19 - Evaluating Causal Models

In the vast majority of material about causality, researchers use synthetic data to check if their methods are any good. Much like we did in the When Prediction Fails chapter, they generate data on both $Y_{0i}$ and $Y_{1i}$ so that they can check if their model is correctly capturing the treatment effect $Y_{1i} - Y_{0i}$. That's fine for academic purposes, but in the real world, we don't have that luxury. When applying these techniques in the industry, we'll be asked time and again to prove why our model is better, why should it replace the current one in production or why it won't fail miserably. This is so crucial that it's beyond my comprehension why we don't see any material whatsoever explaining how we should evaluate causal inference models with real data.

As a consequence, data scientists that want to apply causal inference models have a really hard time convincing management to trust them. The approach they take is one of showing how sound the theory is and how careful they've been while training the model. Unfortunately, in a world where train-test split paradigm is the norm, that just won't cut it. The quality of your model will have to be grounded on something more concrete than a beautiful theory. Think about it. Machine learning has only achieved its huge success because predictive model validation is very straightforward. There is something reassuring about seeing that the predictions match what really happened.

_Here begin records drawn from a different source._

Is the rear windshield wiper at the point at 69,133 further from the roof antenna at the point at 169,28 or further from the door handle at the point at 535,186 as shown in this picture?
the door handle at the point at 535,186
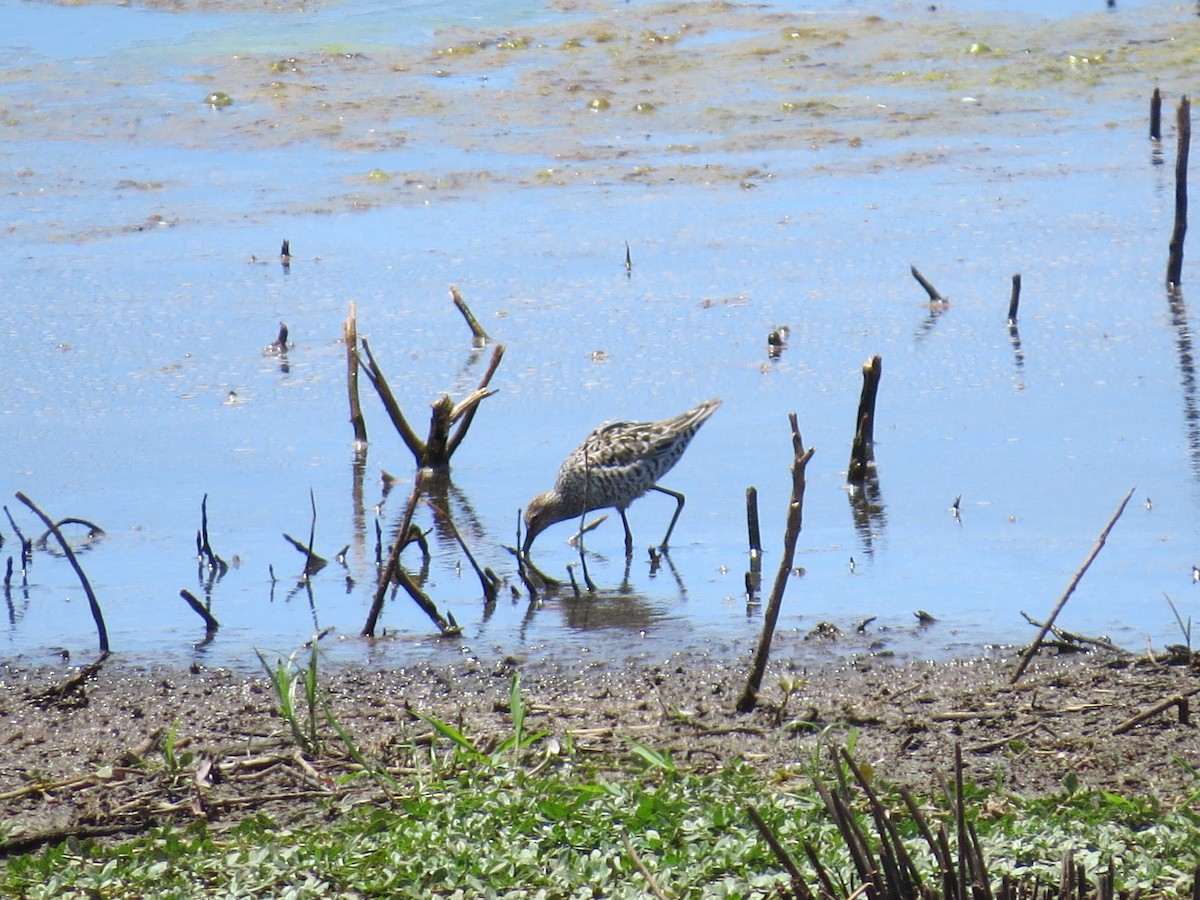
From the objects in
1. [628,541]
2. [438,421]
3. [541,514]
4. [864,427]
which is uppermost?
[438,421]

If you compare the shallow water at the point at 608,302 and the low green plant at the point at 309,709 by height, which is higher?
the shallow water at the point at 608,302

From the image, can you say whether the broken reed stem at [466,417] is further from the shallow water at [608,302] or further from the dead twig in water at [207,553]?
the dead twig in water at [207,553]

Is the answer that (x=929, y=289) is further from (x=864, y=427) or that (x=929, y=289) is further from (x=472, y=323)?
(x=864, y=427)

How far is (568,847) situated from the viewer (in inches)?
187

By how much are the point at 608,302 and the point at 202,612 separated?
18.3ft

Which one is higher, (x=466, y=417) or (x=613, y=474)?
(x=466, y=417)

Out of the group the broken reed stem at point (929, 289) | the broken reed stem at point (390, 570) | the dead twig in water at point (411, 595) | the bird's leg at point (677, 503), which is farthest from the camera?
the broken reed stem at point (929, 289)

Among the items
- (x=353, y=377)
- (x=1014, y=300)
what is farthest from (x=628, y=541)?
(x=1014, y=300)

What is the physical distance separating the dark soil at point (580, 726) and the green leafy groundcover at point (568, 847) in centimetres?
20

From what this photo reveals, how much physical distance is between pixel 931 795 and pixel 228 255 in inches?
388

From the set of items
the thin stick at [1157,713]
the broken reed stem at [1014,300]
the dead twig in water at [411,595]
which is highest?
the broken reed stem at [1014,300]

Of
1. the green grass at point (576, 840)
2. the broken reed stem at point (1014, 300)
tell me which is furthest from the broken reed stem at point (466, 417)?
the green grass at point (576, 840)

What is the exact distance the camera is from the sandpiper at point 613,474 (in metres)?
8.64

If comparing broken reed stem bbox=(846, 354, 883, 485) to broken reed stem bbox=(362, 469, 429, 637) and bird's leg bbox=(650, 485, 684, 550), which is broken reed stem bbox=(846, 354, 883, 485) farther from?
broken reed stem bbox=(362, 469, 429, 637)
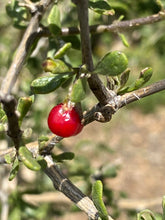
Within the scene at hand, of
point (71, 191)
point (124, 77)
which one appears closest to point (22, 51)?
point (124, 77)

Unfortunately, it isn't obvious at all how we achieve anything like a train-test paradigm in the case of causal inference. That's because causal inference is interested in estimating an unobservable quantity, $\frac{\delta y}{ \delta t}$. Well, if we can't see it, how the hell are we supposed to know if our models are any good at estimating it? Remember, it is as if every entity had an underlying responsiveness, denoted by the slope of the line from treatment to outcome, but we can't measure it.

img

This is a very very very hard thing to wrap our heads around and it took me years to find something close to an answer. Is not a definitive one, but it works in practice and it has that concreteness, which I hope will approach causal inference from a train-test paradigm similar to the one we have with machine learning. The trick is to use aggregate measurements of elasticity. Even if you can't estimate elasticity individually, you can do it for a group and that is what we will leverage here.

In this chapter, we'll use non random data to estimate our causal models and random data to evaluate it. Again, we will be talking about how price impacts ice cream sales. As we'll see, random data is very valuable for evaluation purposes. However, in real life, it is often expensive to collect random data (why would you set prices at random if you know some of them are not very good ones and will only make you lose money???). What ends up happening is that we often have an abundance of data where the treatment is NOT random and very few, if any, random data. Since evaluating a model with non random data is incredibly tricky, if we have any random data, we tend to leave that for evaluation purposes.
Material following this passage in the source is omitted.